| STATED EXERCISE |
Output exactly the lines from the line with "Does the position" through the end of the records below. Include nothing else.

| THE RECORDS |
--

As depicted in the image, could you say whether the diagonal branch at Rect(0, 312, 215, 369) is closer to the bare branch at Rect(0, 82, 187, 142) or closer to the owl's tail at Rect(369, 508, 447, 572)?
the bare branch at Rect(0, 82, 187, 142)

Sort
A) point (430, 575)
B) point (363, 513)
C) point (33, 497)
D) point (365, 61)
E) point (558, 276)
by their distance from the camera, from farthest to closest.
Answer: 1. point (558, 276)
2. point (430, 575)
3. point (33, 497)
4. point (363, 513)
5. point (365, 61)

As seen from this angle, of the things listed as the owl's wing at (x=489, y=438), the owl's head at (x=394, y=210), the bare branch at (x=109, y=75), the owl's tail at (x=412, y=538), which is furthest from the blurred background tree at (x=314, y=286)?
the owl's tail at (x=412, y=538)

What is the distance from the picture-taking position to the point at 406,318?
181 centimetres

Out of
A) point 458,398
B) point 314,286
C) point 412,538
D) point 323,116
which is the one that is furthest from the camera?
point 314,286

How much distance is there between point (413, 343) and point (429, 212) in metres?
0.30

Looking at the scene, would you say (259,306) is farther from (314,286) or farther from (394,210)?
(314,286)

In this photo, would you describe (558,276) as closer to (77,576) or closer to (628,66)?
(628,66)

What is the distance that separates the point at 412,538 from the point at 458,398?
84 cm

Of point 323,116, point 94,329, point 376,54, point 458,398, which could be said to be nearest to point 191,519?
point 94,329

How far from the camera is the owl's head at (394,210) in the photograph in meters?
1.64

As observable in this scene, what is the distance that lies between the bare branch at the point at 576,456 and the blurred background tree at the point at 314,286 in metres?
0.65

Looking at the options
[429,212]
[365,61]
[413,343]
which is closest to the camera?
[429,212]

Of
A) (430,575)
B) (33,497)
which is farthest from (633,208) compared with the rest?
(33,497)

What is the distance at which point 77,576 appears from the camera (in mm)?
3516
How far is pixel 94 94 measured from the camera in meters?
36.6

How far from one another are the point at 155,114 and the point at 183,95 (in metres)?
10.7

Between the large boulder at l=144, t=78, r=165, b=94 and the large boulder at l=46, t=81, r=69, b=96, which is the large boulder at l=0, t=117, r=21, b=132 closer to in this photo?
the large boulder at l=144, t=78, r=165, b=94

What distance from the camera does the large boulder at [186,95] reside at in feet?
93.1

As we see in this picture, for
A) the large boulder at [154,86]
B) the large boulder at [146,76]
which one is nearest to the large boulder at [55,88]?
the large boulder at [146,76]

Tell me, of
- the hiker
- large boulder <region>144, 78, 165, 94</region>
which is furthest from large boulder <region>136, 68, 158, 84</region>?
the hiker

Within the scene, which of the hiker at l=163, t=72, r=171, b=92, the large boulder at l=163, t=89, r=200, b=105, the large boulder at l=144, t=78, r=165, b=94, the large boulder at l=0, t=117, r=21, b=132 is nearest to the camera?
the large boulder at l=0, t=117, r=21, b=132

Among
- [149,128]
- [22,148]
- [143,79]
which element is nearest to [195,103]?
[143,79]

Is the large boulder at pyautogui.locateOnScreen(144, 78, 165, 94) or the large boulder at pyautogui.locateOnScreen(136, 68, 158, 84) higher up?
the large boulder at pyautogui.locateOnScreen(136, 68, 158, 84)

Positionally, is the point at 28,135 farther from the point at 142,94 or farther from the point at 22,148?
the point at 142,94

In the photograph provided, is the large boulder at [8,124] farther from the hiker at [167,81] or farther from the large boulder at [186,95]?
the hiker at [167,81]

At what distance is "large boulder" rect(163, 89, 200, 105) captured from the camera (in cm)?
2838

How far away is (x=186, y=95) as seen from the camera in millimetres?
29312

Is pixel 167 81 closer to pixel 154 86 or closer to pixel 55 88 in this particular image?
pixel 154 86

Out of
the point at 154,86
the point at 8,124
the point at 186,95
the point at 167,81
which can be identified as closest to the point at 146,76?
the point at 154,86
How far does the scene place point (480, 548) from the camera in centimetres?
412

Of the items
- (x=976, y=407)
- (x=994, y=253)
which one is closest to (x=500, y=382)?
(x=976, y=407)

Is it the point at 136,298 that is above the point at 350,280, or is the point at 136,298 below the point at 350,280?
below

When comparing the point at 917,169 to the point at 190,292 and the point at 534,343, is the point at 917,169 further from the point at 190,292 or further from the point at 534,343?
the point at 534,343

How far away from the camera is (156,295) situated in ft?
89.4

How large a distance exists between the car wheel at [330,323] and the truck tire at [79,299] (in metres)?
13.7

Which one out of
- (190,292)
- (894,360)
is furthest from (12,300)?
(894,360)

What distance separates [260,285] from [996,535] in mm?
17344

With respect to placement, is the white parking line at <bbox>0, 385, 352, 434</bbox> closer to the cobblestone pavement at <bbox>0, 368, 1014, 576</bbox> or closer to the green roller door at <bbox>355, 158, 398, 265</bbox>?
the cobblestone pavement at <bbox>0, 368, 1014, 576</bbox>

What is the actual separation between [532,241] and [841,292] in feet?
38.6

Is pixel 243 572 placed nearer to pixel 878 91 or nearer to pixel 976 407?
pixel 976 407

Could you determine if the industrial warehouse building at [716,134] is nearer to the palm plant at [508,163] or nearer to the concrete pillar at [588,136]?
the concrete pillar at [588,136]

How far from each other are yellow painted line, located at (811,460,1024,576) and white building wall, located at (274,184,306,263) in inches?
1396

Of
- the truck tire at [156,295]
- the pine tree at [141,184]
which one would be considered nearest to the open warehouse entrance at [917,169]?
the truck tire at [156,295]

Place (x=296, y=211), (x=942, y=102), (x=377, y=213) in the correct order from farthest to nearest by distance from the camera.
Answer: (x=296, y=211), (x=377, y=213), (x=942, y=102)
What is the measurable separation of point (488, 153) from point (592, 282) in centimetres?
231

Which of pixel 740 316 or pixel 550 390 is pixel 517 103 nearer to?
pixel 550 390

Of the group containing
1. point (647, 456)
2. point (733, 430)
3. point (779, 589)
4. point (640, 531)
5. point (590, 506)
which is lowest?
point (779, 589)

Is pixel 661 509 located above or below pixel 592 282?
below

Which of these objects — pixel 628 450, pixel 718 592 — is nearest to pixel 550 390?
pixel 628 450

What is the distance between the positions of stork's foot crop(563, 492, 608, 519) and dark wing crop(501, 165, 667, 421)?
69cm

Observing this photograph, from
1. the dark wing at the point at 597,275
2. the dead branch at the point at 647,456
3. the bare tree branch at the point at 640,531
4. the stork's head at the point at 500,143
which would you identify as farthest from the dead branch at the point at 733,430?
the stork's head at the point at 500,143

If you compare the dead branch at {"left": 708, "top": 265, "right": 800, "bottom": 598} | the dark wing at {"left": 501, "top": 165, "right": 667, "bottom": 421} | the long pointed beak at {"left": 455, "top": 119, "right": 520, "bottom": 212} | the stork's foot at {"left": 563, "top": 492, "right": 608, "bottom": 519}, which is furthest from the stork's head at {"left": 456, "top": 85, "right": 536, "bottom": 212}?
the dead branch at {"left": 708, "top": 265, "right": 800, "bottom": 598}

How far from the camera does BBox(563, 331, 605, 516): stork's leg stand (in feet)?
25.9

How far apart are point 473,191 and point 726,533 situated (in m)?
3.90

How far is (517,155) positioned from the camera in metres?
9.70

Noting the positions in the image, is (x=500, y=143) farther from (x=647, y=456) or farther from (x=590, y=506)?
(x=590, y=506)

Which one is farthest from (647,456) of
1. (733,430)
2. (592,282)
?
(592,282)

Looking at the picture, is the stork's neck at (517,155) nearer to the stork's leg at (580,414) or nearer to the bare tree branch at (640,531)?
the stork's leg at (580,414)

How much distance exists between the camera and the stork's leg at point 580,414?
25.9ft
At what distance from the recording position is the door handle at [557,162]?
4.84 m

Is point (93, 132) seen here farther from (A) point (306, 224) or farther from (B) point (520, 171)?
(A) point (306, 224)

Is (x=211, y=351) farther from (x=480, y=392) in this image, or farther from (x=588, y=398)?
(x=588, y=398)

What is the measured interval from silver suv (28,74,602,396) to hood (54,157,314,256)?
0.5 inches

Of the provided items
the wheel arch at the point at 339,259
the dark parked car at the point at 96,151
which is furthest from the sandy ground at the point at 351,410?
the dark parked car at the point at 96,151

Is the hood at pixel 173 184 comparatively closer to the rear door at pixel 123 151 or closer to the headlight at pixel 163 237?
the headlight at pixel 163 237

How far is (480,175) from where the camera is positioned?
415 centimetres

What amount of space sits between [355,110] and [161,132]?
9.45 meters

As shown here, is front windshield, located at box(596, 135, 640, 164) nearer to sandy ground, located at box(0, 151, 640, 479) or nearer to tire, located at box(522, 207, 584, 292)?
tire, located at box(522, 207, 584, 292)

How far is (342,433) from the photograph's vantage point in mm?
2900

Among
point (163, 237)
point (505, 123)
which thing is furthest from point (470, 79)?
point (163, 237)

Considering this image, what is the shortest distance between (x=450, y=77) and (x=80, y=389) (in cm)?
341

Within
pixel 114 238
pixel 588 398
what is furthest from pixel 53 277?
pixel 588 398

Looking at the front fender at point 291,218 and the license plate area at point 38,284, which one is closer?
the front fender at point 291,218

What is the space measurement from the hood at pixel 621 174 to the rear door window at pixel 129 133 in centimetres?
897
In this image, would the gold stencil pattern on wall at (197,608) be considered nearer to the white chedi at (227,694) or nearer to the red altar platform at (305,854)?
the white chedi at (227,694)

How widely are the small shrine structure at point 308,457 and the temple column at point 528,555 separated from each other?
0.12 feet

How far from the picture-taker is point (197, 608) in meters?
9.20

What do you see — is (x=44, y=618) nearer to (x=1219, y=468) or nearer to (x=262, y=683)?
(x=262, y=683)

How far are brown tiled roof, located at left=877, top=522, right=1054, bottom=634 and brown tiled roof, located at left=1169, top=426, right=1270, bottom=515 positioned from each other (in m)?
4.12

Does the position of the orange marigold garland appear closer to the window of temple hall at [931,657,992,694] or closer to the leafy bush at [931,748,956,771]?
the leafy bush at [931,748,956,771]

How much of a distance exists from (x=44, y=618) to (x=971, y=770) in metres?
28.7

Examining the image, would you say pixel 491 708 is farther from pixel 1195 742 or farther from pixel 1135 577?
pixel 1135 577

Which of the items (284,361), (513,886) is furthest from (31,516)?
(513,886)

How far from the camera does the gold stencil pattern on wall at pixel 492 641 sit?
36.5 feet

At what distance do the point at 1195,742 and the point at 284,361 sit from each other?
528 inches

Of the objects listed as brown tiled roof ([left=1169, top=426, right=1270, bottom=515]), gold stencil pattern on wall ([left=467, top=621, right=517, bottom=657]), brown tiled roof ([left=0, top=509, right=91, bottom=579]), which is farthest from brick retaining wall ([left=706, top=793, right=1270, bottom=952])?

--

| EXERCISE SOLUTION |
Does the position of the orange marigold garland appear closer to the window of temple hall at [931,657,992,694] or closer to the leafy bush at [931,748,956,771]?
the leafy bush at [931,748,956,771]

How much of a distance exists from (x=44, y=618) to (x=971, y=770) in metres?
28.7

Examining the image, would you say pixel 491 708 is farther from pixel 1195 742 or farther from pixel 1135 577?
pixel 1135 577

Which of the items (284,361), (513,886) is furthest from (31,516)?
(513,886)

How far from the camera does the gold stencil pattern on wall at pixel 492 641 sit?
36.5 feet

At what distance do the point at 1195,742 and the point at 284,361 sit from each other?
528 inches

Of the objects listed as brown tiled roof ([left=1169, top=426, right=1270, bottom=515]), gold stencil pattern on wall ([left=467, top=621, right=517, bottom=657]), brown tiled roof ([left=0, top=509, right=91, bottom=579]), which is farthest from brick retaining wall ([left=706, top=793, right=1270, bottom=952])?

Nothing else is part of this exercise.